Find out how many lines of the listing below include "trap" and report only that number.

----- Dataset records -----

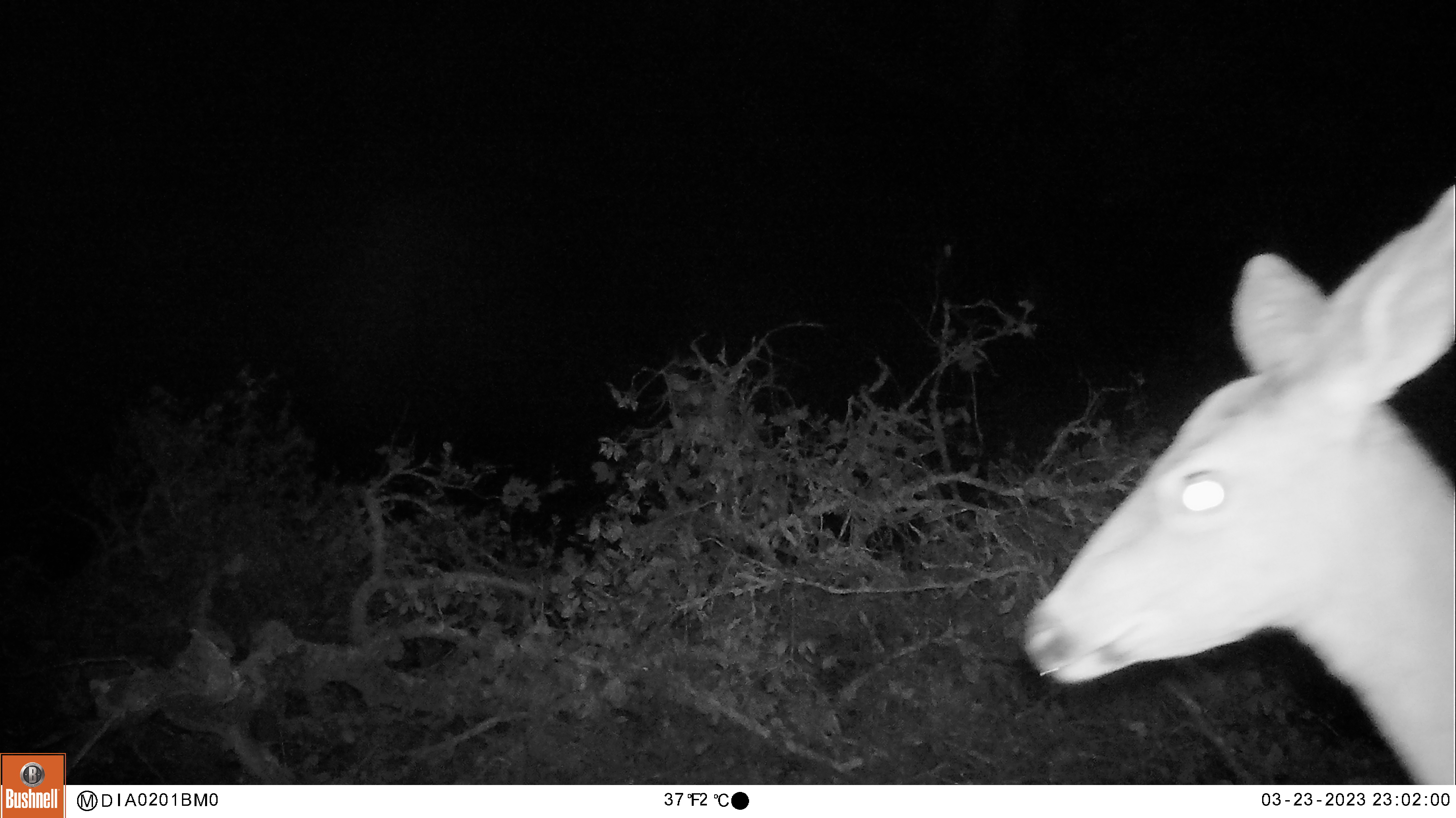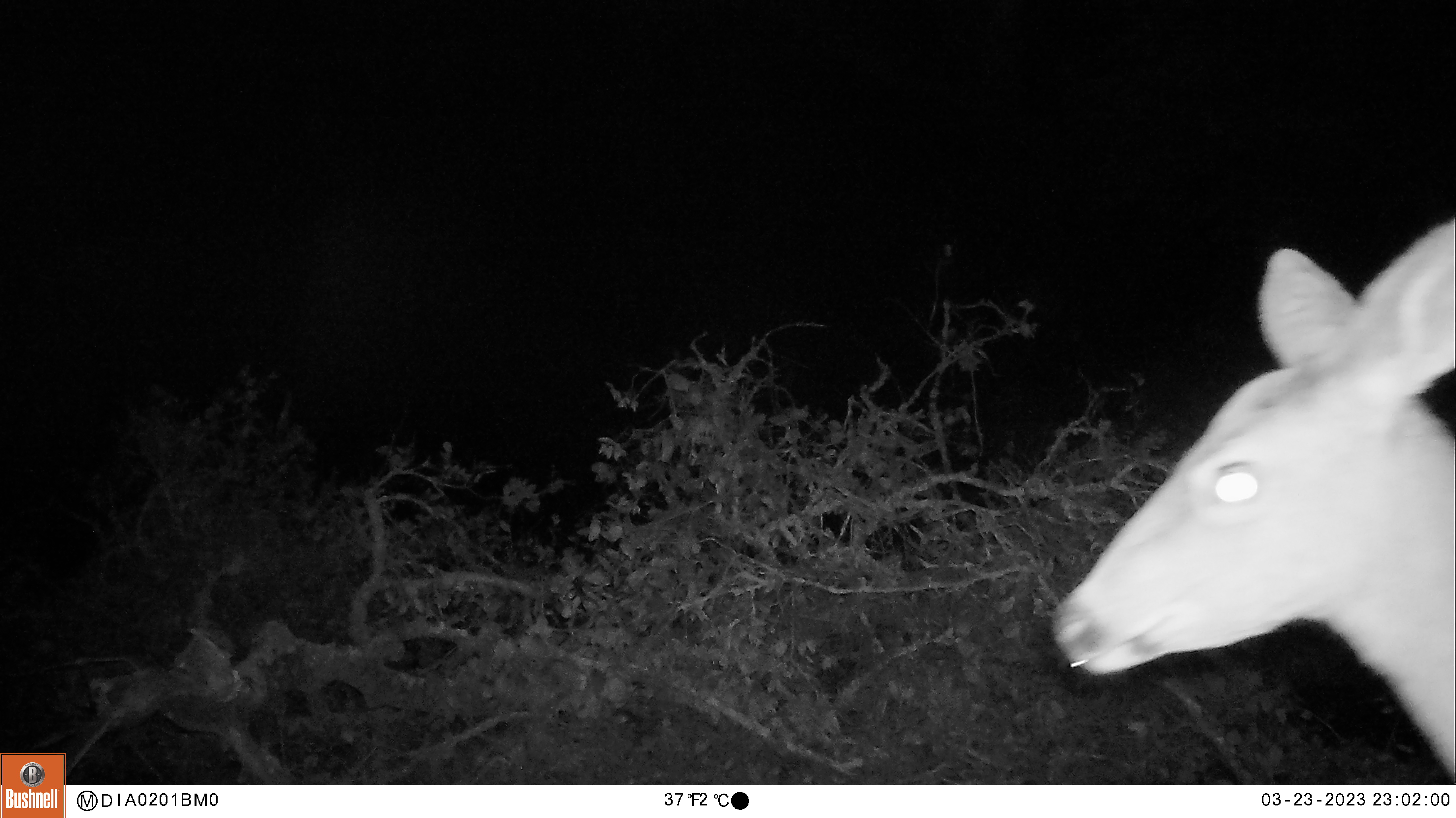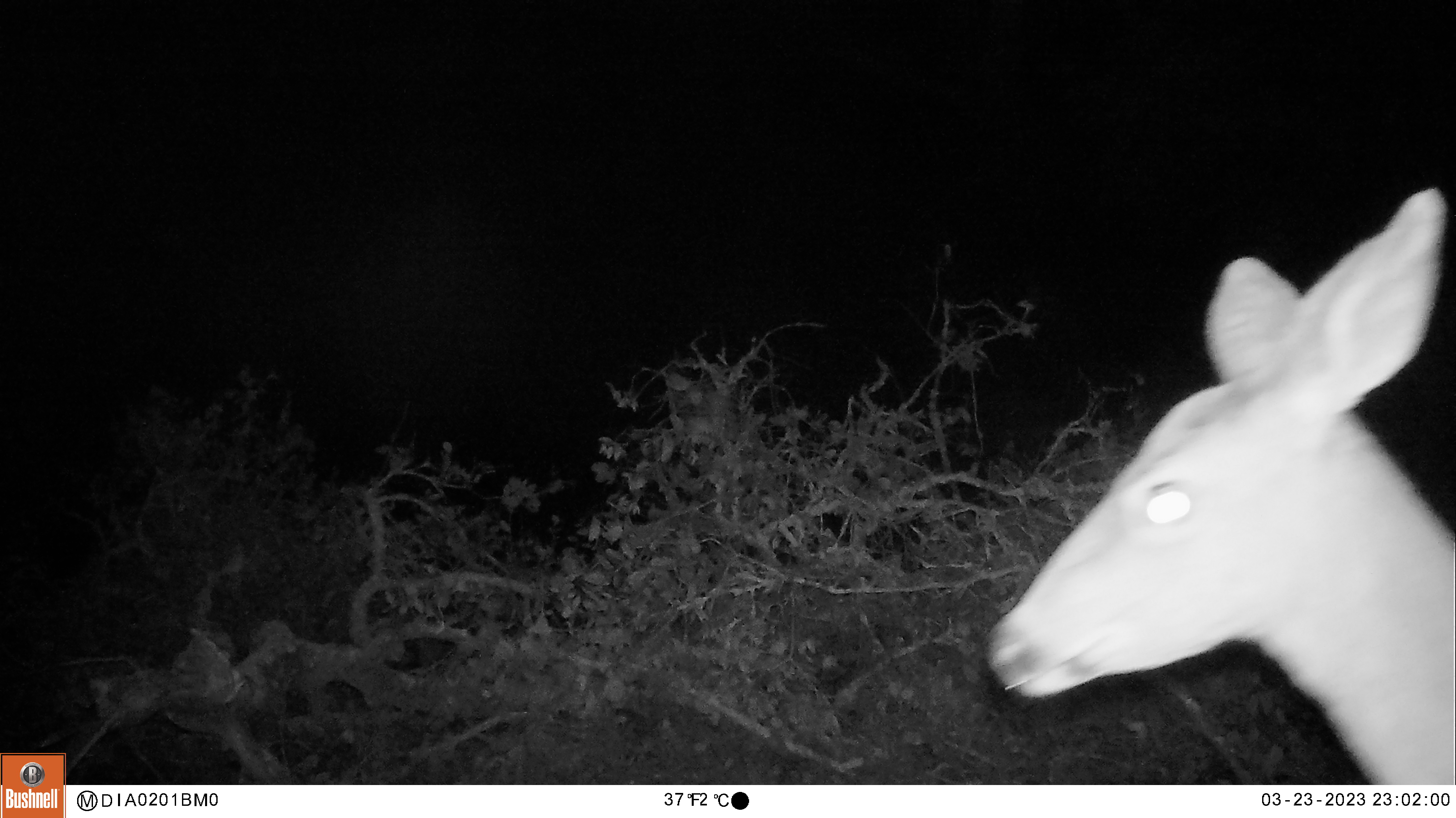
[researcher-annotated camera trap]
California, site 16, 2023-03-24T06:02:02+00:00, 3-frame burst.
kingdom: Animalia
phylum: Chordata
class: Mammalia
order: Artiodactyla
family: Cervidae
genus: Odocoileus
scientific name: Odocoileus hemionus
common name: mule deer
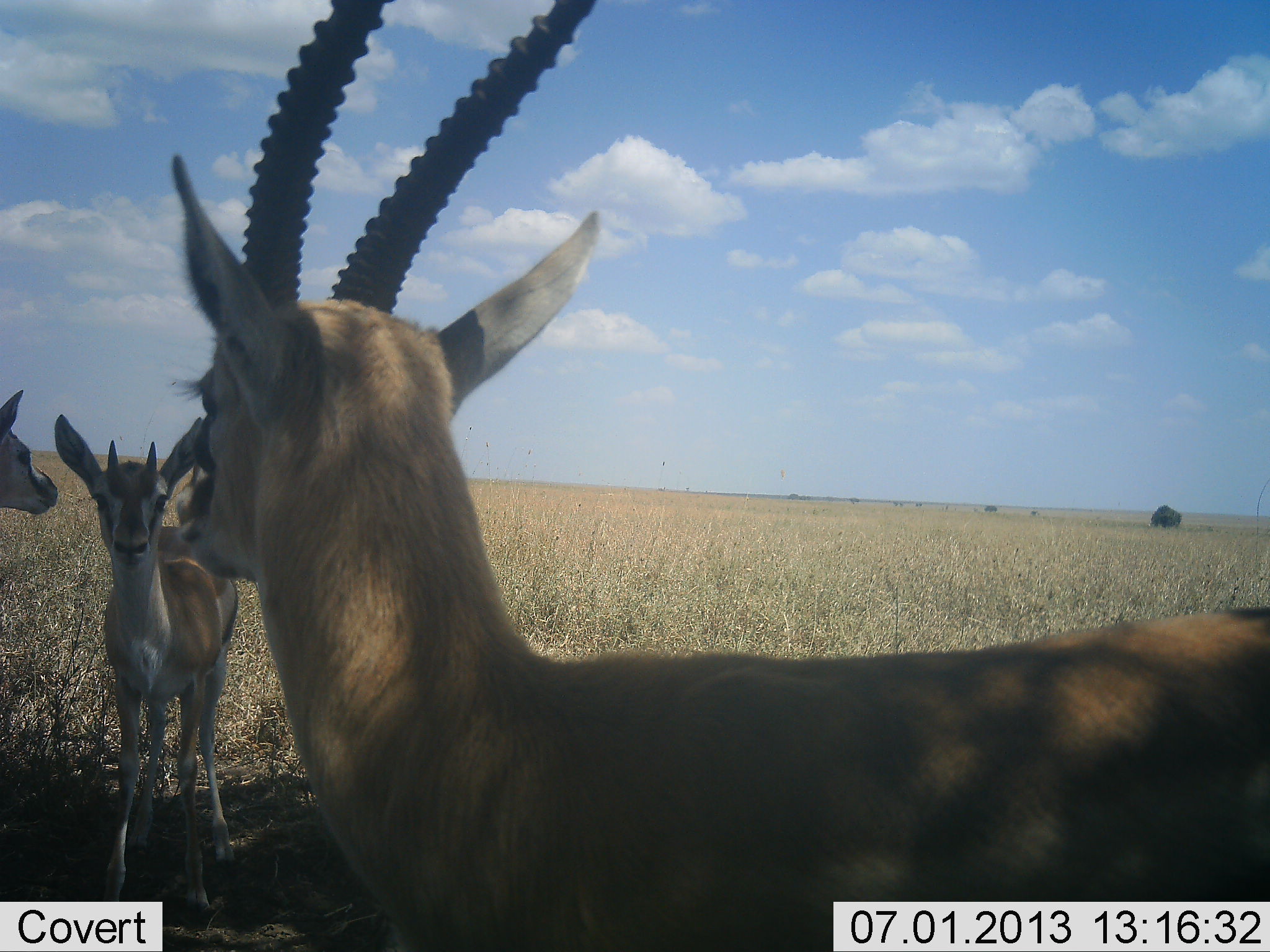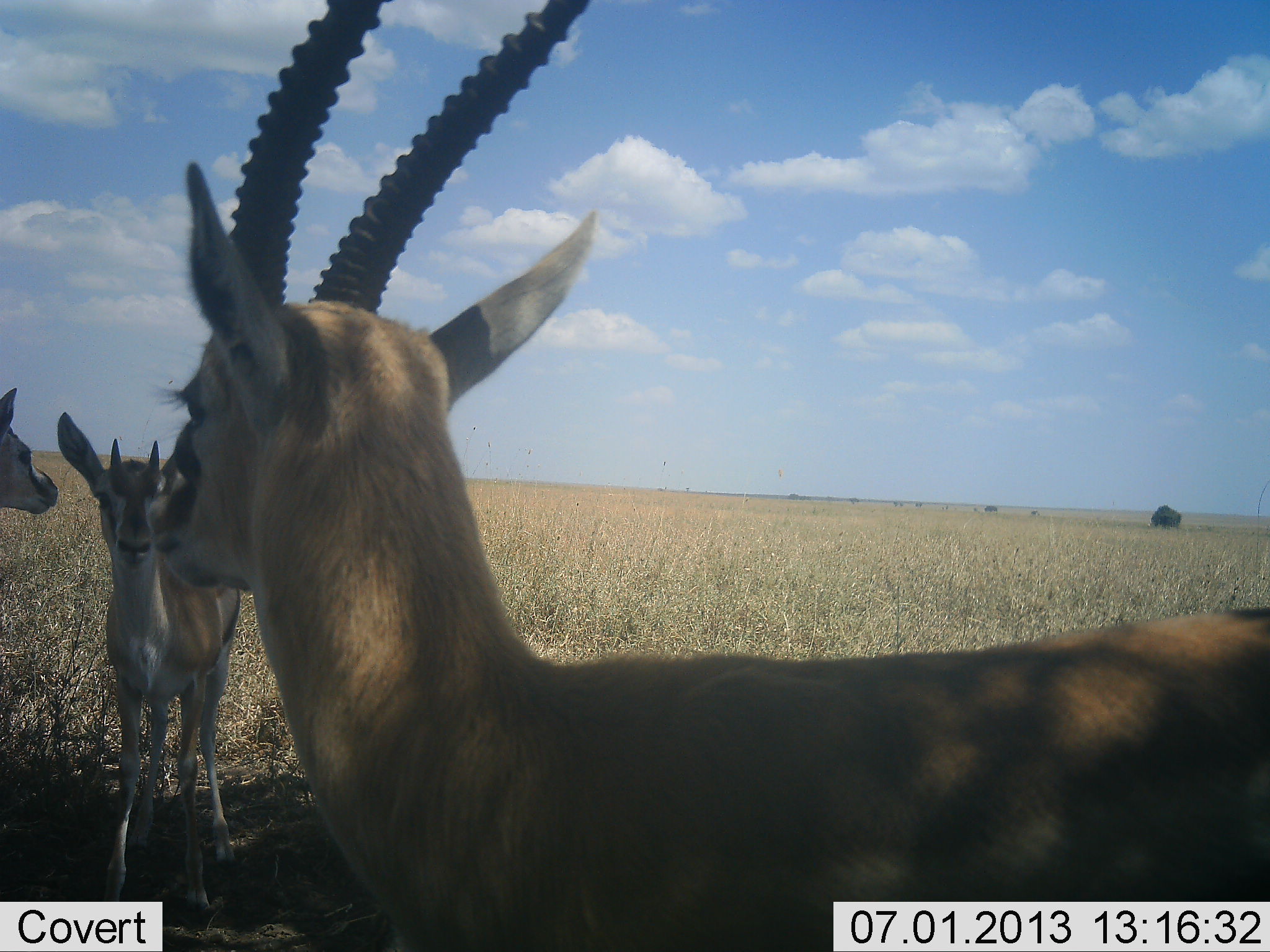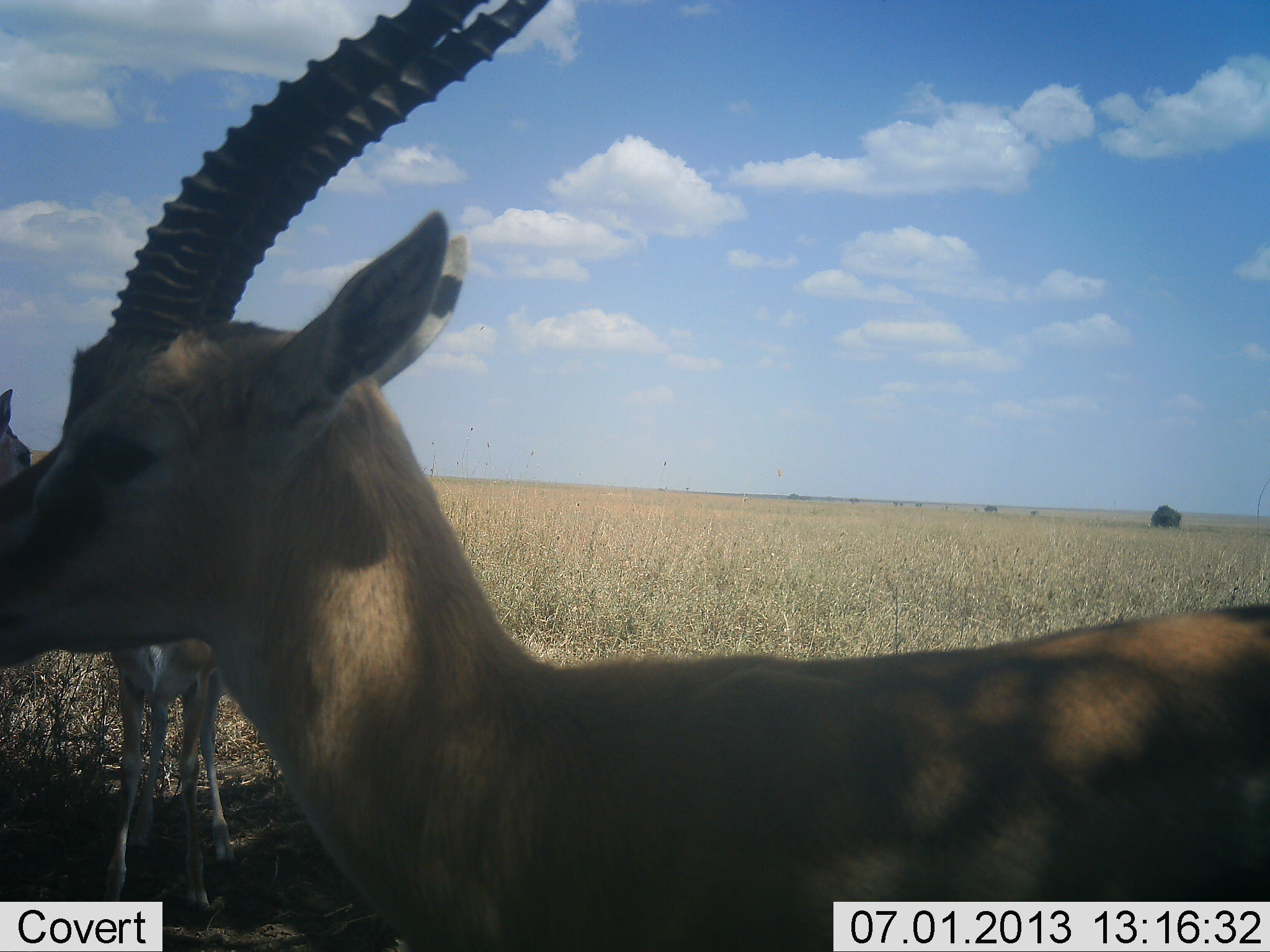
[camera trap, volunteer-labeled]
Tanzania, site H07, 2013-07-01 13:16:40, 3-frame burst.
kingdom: Animalia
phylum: Chordata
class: Mammalia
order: Artiodactyla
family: Bovidae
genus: Eudorcas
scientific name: Eudorcas thomsonii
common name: thomson's gazelle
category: gazellethomsons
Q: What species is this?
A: Gazellethomsons (thomson's gazelle) (Eudorcas thomsonii).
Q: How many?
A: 3.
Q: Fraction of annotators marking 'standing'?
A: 85%.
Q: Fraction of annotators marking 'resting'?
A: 6%.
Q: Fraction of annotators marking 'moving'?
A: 3%.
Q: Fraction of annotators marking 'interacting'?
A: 24%.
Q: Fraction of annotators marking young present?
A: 6%.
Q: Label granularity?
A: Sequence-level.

-----

◆ Answer box ◆
2